“Every child is capable of achieving great things if the opportunities are given to them”
Shaheen Mistri is a social activist and an educator, and the founder and chairperson of the Akanksha Foundation. She has also founded Teach For India, a movement with the vision of providing a good education to all children in the country.
Shaheen Mistri was born in Mumbai. Moving around with her father, who was a senior banker in Citigroup, Mistri had an international upbringing. She has a Master’s Degree in Education from the University of Manchester, England. By the time she returned to India at the age of eighteen, she’d lived in thirteen different countries, a background that she says helped her in her initiatives. Having been in over ten different schools helped her understand people, how to mobilize them, and how to adapt to different systems.
After moving back to Mumbai, Mistri saw that children living in the city’s slums lacked access to quality education, thereby being deprived of the chance to acquire the skills necessary to compete in India’s formal, competitive job market. Seeing this, she founded the first Akanksha Center in 1989, enrolling fifteen children and employing college friends as volunteers. From this beginning evolved into the Akanksha Foundation, a non-profit education project that provides after-school tutoring to children from low-income communities. In twenty five years, the Akanksha Foundation had expanded to fifty one centers and sixteen schools in Mumbai and Pune, serving more than four thousand children.
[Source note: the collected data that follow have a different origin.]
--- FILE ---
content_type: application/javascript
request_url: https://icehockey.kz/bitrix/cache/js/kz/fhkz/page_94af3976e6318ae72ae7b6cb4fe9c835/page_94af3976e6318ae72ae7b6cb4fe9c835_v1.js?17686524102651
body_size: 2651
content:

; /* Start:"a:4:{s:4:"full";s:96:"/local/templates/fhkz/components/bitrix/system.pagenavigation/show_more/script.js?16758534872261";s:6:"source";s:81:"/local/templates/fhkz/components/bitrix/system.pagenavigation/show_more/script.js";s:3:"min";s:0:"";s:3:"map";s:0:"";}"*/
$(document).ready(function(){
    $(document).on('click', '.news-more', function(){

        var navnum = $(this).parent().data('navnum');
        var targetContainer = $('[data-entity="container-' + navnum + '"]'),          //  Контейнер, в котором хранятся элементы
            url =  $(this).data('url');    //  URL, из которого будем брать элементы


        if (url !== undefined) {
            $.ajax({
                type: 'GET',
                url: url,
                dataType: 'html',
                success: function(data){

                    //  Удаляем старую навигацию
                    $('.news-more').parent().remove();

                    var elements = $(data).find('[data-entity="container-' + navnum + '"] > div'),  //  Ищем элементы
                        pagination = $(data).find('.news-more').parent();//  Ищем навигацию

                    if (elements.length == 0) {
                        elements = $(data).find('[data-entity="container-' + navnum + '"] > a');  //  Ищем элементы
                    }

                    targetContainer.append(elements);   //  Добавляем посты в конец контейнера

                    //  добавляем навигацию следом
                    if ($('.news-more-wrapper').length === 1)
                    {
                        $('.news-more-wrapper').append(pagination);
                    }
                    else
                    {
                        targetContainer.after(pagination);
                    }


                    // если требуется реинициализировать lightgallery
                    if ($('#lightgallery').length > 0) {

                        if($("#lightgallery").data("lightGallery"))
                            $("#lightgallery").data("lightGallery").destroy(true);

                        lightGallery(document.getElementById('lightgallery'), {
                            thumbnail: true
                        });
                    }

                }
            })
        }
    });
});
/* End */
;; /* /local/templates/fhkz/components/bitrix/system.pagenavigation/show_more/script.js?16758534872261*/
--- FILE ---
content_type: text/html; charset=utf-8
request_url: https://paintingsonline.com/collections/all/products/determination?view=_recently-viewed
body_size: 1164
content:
In 2006, sixteen years after starting the Akanksha Foundation, Mistri felt the need to address the issue of educational inequity on a larger scale. In 2007, she met with Wendy Kopp, the founder of Teach For America and was struck by the idea of leadership being at the core of the solution. In 2009, Mistri began Teach For India, beginning what she hoped would become a nationwide movement of diverse leaders. Teach for India enlists India’s most promising college graduates and young professionals to spend two years teaching in low income schools in an attempt to bridge the educational gap in the country.
Shaheen Mistri is an Ashoka Fellow, a Global Leader for Tomorrow at the World Economic Forum, an Asia Society 21 Leader. She serves on the boards of Ummeed, The Thermax Social Initiatives Foundation, The Indian School Leader Institute, and Design for Change. She has earned global recognition for her dedication and commitment to the fight for educational equity.